Bir gün bir çılgınlık edip
Seni sevdiğimi söylesem
Alay edip güler misin
Yoksa sen de sever misin
Cesaretin var mı aşka
Çarpıyor kalbim bir başka
Sen de böyle sevsen keşke
Desen bana yar
---
Vote ve yorumu unutmayın...
Uygar o gün erkenden kalktığında cam dibindeki yatakta uyuyan Kutay çıplak ayaklarını açık pencereye doğru uzatmıştı.
"B-buz gibi.."diye titrerken Uygar yavaşça pencereye adımladı.
Zira Kutay gecenin bir körüne kadar kah oda oda arkadaşlarının yanına gidip gelmiş kah canı sıkılmış pencerede sigara tüttürmüş. Ya da nereden nasıl soktuğunu bilmediği viskiyi kafaya dikip çakırkeyf halde telefonla konuşup durmuştu durmaksızın. En son o uyumuştu ve muhtemelen sigara ve alkol kokusu gitsin diye açık unutmuştu pencereyi.

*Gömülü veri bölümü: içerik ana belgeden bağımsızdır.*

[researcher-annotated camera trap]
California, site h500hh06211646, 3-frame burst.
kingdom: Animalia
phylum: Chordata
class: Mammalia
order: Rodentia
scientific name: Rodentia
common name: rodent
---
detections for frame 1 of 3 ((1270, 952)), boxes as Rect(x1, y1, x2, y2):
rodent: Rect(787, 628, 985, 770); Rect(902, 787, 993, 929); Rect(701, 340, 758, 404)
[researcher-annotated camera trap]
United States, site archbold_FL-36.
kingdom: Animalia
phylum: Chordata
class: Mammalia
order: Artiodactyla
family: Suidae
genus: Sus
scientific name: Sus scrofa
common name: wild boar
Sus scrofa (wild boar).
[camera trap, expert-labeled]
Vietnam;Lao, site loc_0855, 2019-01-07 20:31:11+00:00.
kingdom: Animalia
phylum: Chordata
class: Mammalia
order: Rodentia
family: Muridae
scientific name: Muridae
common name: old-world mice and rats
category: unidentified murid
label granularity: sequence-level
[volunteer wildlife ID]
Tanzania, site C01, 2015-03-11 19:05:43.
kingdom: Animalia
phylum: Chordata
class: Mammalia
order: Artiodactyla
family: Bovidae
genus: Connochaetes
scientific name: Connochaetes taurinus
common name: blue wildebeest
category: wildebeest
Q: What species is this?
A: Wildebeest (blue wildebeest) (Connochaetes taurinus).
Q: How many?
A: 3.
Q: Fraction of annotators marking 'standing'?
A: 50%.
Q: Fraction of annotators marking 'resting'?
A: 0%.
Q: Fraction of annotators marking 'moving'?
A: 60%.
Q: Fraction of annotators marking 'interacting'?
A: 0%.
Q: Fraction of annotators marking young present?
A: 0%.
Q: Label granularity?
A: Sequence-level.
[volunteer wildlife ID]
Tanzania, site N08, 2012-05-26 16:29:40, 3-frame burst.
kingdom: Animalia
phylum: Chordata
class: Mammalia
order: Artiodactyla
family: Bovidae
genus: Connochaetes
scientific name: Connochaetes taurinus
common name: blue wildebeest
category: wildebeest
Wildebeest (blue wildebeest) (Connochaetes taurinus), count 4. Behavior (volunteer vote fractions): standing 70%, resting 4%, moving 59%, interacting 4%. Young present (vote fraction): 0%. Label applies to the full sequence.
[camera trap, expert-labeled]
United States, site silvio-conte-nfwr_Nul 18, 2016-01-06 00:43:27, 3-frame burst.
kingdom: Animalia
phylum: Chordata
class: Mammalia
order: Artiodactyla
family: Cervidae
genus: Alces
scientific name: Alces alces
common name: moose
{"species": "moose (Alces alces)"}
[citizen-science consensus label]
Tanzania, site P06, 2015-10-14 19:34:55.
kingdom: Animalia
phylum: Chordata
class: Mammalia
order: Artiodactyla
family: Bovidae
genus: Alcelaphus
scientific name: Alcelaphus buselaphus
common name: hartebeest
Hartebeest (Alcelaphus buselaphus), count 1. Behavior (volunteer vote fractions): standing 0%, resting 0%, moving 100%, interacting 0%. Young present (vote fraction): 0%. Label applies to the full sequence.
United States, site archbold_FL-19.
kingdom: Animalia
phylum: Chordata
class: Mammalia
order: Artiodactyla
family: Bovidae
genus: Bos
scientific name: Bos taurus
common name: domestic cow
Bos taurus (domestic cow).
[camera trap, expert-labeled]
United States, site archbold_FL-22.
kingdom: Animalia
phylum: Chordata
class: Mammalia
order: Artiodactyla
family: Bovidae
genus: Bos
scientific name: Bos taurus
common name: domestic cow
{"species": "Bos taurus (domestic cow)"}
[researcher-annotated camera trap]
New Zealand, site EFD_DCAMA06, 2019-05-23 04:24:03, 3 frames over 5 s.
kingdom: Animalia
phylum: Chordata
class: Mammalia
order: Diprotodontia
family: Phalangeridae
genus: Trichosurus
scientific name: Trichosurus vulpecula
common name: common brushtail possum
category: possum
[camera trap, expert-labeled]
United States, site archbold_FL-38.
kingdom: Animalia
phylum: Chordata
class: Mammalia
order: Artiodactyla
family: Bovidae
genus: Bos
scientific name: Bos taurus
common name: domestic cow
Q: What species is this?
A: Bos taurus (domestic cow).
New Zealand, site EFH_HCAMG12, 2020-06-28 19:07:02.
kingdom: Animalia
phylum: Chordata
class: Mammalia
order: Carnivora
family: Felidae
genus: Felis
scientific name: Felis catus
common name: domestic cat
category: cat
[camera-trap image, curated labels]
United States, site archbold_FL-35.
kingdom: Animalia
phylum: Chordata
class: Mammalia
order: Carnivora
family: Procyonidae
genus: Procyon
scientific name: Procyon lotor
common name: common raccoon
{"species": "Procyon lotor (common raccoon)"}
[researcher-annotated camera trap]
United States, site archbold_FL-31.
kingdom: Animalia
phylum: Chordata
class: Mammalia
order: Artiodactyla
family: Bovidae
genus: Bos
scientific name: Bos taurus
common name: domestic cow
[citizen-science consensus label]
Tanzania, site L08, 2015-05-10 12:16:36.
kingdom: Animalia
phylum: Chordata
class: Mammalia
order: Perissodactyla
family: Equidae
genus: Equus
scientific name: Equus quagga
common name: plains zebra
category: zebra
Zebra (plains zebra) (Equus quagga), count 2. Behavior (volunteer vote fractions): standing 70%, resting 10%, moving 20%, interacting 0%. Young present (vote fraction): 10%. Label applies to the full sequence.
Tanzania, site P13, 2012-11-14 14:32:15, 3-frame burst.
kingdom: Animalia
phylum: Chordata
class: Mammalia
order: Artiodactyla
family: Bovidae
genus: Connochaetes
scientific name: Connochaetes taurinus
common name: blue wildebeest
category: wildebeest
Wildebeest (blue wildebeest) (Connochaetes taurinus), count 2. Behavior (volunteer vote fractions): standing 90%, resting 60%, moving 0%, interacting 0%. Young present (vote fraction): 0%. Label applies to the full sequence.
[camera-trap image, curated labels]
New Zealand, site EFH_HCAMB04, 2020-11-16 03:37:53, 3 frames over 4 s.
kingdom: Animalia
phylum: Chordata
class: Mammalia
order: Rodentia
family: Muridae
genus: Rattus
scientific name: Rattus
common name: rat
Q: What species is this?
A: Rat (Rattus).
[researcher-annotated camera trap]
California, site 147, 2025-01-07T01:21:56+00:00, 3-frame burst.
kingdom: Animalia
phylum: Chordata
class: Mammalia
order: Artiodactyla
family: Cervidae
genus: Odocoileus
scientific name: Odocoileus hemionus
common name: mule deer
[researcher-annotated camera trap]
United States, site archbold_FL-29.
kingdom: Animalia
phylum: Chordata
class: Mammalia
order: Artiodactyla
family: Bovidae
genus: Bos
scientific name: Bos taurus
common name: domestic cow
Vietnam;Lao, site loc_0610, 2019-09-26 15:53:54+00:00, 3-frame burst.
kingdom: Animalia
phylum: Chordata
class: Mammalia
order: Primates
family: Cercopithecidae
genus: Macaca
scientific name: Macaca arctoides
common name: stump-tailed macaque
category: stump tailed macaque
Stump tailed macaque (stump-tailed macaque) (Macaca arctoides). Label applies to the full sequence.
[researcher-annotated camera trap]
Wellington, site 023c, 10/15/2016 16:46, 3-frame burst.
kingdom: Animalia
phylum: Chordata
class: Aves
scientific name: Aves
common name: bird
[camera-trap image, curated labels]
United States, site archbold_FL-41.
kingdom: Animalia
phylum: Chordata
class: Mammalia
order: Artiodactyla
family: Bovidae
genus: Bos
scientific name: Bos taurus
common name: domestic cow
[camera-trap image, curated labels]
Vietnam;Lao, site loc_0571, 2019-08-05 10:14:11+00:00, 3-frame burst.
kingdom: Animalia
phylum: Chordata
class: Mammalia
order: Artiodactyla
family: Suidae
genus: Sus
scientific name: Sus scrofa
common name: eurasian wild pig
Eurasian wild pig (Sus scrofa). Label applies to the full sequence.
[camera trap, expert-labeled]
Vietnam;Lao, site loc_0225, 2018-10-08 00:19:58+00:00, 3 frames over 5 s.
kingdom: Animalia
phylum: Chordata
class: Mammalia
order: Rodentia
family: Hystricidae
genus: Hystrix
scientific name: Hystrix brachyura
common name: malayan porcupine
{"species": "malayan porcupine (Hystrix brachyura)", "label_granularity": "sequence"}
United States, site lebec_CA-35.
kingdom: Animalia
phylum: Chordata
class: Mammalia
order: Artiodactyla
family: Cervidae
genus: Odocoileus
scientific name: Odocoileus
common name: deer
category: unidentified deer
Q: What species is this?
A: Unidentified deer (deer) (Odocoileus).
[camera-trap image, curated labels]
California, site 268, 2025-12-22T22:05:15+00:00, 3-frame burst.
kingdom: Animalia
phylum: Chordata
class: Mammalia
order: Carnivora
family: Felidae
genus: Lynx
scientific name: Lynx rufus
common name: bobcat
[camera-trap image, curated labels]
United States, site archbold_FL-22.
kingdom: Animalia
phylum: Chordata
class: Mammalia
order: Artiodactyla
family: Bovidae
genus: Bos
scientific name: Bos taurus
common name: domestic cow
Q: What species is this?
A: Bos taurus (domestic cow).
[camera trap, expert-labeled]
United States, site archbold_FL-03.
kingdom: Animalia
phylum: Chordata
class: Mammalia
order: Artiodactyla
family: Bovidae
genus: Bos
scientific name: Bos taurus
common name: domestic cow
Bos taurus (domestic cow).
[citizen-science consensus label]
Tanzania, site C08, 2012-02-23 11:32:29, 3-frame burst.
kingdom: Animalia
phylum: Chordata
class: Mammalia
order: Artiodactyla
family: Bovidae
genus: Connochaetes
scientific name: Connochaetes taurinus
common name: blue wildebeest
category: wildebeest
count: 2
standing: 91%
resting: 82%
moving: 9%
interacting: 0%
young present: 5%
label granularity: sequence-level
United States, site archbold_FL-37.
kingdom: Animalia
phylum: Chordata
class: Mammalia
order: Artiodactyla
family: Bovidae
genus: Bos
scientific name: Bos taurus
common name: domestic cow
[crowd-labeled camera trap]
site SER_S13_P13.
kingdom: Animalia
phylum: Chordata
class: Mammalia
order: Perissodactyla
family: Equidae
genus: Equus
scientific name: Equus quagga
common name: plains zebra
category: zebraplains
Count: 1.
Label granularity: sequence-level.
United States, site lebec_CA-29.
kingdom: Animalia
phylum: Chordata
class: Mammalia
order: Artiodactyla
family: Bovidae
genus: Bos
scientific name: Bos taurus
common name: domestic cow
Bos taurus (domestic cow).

Kutay kendisi de donmuştu zira yorganı başına kadar çekmişti. Lakin buz tutmuş gibi görünen ayakları hala pencerenin kısık yarım aralığından okşanmaktaydı.
Uygar pencereyi kapatmak için titrek adımlarla ilerledi ve yavaşça örttü lakin Kutay ayağından kesilen rüzgarla birlikte homurtulu bir inilti koyverdi.
"Y-Yapma.."diye inledi Kutay. "Çok sıcak."
Sıcak mı ? Burası neredeyse sıfırın altında seyrediyordu geceleri yüksek konumlara kar bile düşüyordu üstelik?
Uygar şaşkınca oğlana bakınsa da Kutay cidden sıcaklamış görünüyordu ve homurdanıp duruyordu. "Aç..Cam..Camı aç.."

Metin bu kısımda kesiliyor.